> [TASK STATEMENT]:
Match the word "sidebar". Return each line of the data below where it appears.

Records excerpted from a collection
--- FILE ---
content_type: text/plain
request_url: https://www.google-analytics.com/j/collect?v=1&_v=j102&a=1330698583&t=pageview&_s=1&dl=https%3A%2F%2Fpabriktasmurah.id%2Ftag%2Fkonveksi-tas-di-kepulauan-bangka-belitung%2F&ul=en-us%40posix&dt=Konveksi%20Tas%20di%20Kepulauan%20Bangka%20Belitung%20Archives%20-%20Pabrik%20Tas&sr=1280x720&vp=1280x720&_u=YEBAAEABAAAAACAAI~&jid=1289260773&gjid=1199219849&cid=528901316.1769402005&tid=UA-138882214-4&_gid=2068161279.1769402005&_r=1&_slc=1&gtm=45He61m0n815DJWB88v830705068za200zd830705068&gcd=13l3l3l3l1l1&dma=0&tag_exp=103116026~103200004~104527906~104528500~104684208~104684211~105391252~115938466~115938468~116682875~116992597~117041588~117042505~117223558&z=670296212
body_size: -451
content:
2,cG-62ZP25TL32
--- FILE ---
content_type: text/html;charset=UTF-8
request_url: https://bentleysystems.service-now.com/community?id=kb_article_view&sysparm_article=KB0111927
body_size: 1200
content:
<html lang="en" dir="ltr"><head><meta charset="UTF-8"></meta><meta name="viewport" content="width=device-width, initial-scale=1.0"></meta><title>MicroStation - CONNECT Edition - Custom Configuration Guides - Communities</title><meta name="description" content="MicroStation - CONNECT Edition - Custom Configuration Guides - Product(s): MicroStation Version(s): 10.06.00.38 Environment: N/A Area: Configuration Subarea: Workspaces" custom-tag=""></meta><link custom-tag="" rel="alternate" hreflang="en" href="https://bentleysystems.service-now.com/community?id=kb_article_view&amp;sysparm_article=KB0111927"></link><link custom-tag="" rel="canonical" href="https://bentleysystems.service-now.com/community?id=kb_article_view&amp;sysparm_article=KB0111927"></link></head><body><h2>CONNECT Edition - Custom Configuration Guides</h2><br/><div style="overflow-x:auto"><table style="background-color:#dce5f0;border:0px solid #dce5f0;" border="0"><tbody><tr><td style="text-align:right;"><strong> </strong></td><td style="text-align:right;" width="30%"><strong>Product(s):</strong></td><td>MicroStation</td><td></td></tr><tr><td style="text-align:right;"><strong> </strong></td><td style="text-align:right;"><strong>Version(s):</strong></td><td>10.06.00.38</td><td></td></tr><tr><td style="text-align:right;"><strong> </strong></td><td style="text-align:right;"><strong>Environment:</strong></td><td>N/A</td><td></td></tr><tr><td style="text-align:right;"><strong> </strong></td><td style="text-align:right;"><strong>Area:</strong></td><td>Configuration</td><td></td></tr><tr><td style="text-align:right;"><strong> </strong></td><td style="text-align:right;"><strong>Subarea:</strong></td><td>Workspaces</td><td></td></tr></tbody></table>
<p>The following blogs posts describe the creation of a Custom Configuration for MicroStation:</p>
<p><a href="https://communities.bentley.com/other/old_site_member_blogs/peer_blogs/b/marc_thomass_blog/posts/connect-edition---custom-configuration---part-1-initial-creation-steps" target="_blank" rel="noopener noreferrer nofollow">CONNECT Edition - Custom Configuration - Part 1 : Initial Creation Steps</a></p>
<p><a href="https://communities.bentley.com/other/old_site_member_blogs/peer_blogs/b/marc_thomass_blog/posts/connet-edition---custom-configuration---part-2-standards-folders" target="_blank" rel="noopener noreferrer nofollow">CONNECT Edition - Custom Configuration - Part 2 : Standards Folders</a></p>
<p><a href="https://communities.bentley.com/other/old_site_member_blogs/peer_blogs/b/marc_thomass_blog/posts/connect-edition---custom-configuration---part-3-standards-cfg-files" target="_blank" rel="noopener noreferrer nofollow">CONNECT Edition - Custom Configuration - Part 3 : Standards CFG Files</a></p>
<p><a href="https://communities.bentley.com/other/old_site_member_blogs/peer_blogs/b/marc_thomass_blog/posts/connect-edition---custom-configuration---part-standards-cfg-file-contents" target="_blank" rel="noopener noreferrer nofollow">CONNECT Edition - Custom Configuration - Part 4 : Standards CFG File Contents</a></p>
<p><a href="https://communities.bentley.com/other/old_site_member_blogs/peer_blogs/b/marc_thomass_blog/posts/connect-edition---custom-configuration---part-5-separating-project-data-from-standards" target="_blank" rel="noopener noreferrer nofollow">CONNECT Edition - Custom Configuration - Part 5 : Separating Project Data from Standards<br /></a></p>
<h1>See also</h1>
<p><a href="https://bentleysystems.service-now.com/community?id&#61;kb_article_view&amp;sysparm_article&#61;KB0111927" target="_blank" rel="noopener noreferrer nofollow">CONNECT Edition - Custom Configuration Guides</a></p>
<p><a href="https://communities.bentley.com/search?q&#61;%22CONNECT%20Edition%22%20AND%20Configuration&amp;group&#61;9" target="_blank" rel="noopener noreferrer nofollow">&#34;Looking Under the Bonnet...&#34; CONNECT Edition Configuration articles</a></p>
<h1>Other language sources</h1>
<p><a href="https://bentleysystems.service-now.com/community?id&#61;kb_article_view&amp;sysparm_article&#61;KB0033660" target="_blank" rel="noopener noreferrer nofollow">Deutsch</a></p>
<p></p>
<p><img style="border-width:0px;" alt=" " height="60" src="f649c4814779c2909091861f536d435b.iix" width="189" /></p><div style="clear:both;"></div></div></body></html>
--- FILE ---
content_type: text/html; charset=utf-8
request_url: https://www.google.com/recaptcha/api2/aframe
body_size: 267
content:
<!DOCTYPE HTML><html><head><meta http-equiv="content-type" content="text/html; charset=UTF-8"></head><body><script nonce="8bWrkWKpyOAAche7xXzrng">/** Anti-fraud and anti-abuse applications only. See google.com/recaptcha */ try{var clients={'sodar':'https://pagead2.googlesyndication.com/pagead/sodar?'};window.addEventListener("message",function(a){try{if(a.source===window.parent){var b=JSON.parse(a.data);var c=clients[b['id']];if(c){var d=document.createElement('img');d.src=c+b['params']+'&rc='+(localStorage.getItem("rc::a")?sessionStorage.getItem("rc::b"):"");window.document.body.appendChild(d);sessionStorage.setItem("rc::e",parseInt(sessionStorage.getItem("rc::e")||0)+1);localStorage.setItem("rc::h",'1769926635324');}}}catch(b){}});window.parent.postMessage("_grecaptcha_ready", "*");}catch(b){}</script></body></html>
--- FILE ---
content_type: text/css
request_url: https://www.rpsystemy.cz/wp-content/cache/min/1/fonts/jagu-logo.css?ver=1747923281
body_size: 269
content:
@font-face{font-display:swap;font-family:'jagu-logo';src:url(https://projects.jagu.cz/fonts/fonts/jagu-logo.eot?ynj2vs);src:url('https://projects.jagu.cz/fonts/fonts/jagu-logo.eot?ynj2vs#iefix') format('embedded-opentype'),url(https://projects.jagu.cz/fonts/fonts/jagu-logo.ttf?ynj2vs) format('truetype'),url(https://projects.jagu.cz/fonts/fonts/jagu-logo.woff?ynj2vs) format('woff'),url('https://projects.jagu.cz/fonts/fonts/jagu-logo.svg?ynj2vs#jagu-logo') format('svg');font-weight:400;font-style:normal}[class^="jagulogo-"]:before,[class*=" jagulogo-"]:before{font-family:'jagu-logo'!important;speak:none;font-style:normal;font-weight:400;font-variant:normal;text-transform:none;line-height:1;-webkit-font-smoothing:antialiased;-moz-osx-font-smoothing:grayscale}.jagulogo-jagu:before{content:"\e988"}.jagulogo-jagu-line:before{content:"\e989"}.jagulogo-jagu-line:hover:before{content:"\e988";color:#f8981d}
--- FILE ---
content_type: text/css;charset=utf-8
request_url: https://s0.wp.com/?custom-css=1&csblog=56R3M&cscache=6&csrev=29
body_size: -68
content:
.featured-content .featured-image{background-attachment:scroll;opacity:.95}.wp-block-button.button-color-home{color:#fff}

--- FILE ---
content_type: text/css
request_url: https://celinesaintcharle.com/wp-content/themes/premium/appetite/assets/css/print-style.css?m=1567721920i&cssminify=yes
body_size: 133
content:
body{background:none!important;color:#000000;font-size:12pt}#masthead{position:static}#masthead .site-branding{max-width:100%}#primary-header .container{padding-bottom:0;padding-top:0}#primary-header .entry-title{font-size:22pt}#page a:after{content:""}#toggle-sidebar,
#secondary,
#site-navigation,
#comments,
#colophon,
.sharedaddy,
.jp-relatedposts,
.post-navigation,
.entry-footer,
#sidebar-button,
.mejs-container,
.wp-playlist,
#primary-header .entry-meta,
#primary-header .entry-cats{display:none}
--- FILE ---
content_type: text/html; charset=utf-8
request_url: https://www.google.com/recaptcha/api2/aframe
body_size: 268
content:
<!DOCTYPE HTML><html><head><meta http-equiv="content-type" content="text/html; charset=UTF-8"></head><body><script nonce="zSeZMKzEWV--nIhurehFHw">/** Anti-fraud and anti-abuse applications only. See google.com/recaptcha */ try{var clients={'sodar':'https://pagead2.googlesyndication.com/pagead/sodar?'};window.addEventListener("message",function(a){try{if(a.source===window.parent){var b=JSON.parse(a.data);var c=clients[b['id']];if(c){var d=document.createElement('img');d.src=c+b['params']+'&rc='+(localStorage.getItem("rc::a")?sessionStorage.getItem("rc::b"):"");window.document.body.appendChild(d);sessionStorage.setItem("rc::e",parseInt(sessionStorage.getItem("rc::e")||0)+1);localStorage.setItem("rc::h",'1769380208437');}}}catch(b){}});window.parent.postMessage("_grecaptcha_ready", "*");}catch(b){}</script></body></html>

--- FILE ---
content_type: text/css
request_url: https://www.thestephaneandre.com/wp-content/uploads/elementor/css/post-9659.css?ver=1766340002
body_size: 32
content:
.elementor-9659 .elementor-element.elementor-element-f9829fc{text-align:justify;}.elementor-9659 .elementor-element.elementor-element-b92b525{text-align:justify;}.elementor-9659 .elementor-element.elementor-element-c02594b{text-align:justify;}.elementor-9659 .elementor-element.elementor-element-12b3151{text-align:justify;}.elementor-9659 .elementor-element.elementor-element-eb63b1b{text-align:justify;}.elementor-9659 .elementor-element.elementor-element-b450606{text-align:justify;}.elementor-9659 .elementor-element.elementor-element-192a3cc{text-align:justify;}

> [THE COMPLETED TASK]:
body{background:none!important;color:#000000;font-size:12pt}#masthead{position:static}#masthead .site-branding{max-width:100%}#primary-header .container{padding-bottom:0;padding-top:0}#primary-header .entry-title{font-size:22pt}#page a:after{content:""}#toggle-sidebar,
#sidebar-button,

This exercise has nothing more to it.